Zeymousians import building materials and not much else, Delby said, and work either on farms or for the high-tech companies that build the nano-robots that farm the farms. The rest of their time is spent outside, engaged in creative community, public art, recreation.
In this future they travel by Zeyball, a gyroscopic subway speeding through the Zoom Tube, commuters resting comfortably as the ball rolls at rocket speed toward the space port, the zoo, the art museum, the gardens, the school.
And about that school. It's a Montessori school, of course, just like the one these four kids attend. They are, in fact, the only students in this the first year of the Flathead Valley Montessori Academy, a pilot school that stretches local Montessori education into the seventh and eighth grades.
In Zeymous, all education is Montessori-based.
“Everyone's happy,” Sam Watson said. “There's even a disco. It's a smile-based economy.”
And a science-based town, with lots of research centers and a progressive technological solution to just about every problem.
Waste is recycled, composted, turned to food. Gray water is treated and pumped back up the tap. The earth's renewable energies are harnessed. Holographic shopping malls (remember Star Trek's “Next Generation”?) eliminate the need for big sprawling retail centers, and purchases are shipped straight to your home. Criminals are injected with the memories of having served harsh prison sentences, eliminating the need for expensive incarceration.
But the “chemical prison” is “sort of scary to me,” Delby said, as it meddles with self, invading the privacy of personal experience.
“I'm a little scared of our city, just because of that,” she said.

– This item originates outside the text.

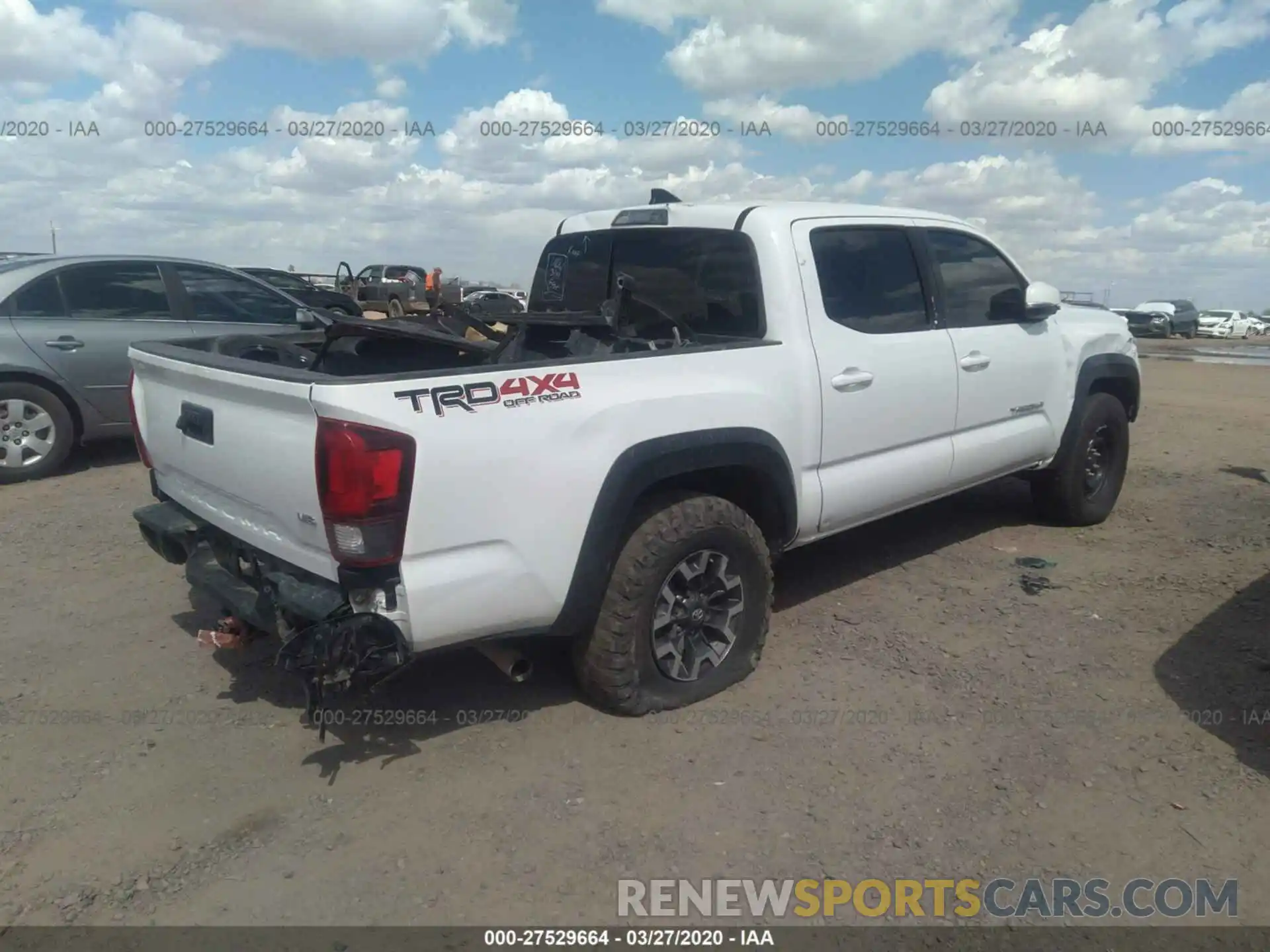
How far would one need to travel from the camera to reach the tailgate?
2922 millimetres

And with that these budding engineers and city planners become young ethicists, debating the nature of self and what it is that makes us who we are.
These, then, are lessons that go far beyond Engineers Week. These are lessons about how to live a life, how to get along in a world of people who don't always see eye to eye.
And in the end, these are lessons about how to live now, not 150 years from now. In many ways, Zeymous looks a lot like Kalispell, with its agriculture and its arts, its small-town ambiance and informal community connectedness.
“Personally, I'd add a ski hill,” Tartaglino said. “Then it would have everything.”
The others, too, would not change much.
“I like how it seems small, but it has everything,” Delby said.
“There's never not something to do,” Eberts agreed.
But the lines have blurred. Delby and Eberts aren't talking about Zeymous anymore. They're talking about Kalispell.
“In the end,” said teacher Jeff Pernell, “I think we've learned more about living here and now than about living in the future. Zeymous is a nice place to visit, but we still have to wake up here in Kalispell.”